NOISY X brings correlations and slopes closer to zero (on average).

D. Measurement error in x: the slope is attenuated

0.00
Gray points show the original data. Black points show the measured data after adding error to x. The dashed gray line is the true relationship; the red line is the regression line fit to the measured data. As measurement error in x increases, the fitted slope is pulled toward zero.

NOISY Y brings correlations closer to zero, and makes slopes noisy.

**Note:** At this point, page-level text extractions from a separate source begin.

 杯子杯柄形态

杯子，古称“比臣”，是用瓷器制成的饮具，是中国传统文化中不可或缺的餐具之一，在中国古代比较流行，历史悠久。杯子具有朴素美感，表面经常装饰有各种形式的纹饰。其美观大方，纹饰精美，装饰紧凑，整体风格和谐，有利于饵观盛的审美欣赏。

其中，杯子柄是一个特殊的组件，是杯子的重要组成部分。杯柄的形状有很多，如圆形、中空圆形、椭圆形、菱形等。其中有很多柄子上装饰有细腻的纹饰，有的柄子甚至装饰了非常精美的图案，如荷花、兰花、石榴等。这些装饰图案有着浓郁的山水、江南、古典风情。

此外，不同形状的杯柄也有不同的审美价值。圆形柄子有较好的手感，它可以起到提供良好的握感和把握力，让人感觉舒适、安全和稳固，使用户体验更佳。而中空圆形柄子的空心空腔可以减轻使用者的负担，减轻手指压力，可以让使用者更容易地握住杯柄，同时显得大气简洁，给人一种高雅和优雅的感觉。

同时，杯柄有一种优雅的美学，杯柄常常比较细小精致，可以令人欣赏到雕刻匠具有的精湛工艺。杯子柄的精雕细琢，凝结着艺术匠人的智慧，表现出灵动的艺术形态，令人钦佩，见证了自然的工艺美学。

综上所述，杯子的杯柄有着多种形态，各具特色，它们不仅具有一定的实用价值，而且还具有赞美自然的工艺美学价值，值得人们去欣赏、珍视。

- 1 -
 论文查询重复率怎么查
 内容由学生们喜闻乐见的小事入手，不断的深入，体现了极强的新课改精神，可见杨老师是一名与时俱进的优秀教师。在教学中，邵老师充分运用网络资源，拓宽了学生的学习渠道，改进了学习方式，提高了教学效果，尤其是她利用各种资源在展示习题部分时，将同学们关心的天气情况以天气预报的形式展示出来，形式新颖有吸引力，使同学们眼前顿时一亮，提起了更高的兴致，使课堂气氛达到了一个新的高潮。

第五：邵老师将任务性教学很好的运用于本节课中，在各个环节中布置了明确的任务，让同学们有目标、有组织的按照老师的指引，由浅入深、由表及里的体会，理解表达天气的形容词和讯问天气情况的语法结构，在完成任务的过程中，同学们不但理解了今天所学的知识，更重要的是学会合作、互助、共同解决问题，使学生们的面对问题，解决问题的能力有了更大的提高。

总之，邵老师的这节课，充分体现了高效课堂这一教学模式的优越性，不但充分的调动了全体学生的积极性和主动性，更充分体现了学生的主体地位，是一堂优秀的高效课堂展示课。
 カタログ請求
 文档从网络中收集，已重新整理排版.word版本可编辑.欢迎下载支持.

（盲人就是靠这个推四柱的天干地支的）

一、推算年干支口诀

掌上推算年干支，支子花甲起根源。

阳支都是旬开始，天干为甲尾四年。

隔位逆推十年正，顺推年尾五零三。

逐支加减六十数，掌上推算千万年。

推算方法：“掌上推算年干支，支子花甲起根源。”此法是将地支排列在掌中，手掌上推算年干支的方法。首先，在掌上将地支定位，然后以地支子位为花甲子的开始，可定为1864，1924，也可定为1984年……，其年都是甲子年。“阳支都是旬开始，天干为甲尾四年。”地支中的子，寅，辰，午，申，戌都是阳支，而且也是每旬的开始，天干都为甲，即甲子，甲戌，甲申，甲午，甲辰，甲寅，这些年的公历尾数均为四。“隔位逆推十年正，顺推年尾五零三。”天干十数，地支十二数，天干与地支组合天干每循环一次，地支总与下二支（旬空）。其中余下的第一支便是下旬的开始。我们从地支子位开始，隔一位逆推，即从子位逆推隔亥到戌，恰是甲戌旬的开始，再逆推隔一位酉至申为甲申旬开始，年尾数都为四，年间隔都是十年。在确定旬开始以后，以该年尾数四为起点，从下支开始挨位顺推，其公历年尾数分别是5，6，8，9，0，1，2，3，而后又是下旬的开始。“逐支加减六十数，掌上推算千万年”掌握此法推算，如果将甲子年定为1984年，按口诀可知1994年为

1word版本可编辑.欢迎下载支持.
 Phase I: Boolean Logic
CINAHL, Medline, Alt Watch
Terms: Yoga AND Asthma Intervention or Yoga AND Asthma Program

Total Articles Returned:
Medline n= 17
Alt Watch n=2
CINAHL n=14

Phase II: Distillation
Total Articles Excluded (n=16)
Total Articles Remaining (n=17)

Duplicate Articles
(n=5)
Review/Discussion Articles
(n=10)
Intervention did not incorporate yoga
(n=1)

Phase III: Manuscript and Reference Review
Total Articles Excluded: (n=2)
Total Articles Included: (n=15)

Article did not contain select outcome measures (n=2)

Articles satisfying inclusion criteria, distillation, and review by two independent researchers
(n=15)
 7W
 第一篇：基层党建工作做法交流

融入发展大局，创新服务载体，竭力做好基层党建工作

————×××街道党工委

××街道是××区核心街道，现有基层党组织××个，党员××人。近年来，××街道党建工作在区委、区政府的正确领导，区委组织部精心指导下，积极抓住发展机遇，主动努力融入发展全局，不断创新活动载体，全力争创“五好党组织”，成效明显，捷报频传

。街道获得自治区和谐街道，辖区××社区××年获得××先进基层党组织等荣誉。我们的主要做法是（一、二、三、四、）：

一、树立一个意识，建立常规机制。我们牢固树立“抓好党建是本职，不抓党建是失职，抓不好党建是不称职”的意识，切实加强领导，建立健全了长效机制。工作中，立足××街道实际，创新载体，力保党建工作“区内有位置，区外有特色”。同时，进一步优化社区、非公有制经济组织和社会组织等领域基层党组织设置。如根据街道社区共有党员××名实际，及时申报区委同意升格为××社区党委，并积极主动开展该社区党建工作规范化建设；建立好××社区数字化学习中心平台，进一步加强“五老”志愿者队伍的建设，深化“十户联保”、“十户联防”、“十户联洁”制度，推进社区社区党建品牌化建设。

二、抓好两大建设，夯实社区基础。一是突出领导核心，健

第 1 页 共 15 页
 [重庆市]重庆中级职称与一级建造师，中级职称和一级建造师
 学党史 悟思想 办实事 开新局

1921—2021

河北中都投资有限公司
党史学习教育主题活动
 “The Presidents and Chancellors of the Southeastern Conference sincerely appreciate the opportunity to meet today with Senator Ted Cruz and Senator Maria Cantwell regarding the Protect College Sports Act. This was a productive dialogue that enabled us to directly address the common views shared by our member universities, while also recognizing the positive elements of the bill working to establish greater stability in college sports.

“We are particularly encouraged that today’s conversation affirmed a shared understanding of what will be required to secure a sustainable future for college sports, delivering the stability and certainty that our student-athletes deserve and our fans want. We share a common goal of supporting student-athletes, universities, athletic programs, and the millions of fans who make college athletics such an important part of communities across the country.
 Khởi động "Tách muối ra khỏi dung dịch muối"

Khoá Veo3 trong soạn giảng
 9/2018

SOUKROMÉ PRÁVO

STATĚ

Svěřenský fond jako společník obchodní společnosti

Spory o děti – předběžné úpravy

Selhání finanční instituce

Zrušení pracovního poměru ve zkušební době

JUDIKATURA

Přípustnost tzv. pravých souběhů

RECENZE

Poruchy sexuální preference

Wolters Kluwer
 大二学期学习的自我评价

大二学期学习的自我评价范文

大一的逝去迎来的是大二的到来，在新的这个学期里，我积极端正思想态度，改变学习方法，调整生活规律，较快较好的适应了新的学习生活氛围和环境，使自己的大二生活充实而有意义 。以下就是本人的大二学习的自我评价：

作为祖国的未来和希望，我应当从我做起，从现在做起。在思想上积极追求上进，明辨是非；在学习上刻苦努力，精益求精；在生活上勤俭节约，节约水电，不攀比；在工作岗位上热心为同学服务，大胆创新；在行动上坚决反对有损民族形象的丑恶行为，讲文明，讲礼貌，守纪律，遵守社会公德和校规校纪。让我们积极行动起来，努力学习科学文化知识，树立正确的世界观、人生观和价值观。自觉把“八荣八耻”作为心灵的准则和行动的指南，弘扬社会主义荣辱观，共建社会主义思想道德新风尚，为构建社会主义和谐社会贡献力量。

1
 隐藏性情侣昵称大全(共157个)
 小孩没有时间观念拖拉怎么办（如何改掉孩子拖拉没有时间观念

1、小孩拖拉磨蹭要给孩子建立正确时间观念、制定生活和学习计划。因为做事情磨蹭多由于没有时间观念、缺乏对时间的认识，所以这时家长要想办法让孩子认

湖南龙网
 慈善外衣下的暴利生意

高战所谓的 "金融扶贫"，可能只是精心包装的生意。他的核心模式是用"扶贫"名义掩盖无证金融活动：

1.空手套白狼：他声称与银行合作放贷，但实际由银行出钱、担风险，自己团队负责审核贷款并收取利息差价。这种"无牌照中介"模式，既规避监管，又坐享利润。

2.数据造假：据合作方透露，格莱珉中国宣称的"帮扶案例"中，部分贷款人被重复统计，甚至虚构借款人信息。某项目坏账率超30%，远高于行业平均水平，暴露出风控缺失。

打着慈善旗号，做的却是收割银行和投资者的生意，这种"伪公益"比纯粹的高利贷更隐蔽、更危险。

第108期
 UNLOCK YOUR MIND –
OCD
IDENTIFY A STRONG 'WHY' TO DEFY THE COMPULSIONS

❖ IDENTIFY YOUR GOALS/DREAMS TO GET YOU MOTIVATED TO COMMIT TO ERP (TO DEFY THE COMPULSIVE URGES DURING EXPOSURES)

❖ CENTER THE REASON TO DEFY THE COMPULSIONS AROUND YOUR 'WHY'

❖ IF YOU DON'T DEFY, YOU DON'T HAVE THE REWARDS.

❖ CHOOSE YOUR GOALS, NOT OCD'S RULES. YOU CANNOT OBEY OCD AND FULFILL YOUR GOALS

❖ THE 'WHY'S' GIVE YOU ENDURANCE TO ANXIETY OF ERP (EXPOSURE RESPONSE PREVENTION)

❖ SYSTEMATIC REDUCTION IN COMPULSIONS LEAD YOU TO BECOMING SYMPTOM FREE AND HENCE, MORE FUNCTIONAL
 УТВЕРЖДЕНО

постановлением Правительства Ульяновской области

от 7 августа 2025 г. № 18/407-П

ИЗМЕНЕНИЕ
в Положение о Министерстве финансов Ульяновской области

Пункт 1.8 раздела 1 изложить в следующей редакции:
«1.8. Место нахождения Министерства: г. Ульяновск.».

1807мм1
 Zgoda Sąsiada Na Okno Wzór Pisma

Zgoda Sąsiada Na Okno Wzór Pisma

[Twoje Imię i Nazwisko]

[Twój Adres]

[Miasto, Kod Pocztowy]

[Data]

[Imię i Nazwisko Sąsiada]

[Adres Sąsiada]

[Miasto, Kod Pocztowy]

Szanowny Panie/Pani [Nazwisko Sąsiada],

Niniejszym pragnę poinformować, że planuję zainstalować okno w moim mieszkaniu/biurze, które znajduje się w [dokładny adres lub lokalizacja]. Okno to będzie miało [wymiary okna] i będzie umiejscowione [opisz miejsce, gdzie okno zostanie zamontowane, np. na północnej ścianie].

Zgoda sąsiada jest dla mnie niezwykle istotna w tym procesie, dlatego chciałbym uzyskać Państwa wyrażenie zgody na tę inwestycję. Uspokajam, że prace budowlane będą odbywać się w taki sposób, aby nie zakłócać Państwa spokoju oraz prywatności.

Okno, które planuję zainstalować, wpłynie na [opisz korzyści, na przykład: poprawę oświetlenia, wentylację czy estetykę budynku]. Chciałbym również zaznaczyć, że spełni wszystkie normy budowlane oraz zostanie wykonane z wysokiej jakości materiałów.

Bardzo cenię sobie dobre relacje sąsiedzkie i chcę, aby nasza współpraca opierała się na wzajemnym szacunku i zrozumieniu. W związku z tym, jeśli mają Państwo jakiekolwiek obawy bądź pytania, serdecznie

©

E. Measurement error in y: more noise, but no systematic attenuation

0.00
Gray points show the original data. Black points show the measured data after adding error to y. The dashed gray line is the true relationship; the red line is the regression line fit to the measured data. Measurement error in y makes the relationship noisier, so the fitted slope wiggles from frame to frame, but it is not systematically pulled toward zero.

FINALLY: Do not confuse association with causation

We’ve been over this before, but this is a good place to re-remind you.

A linear model is descriptive and can make predictions on the scale and context of our study. A linear regression model predicts the value of \(Y\) for a data point at position \(X\).

Unless, of course, your linear model comes from an appropriately designed causal study.

A linear model is not a causal model. It does not tell us what will happen to \(Y\) if you change \(X\) experimentally\(^*\).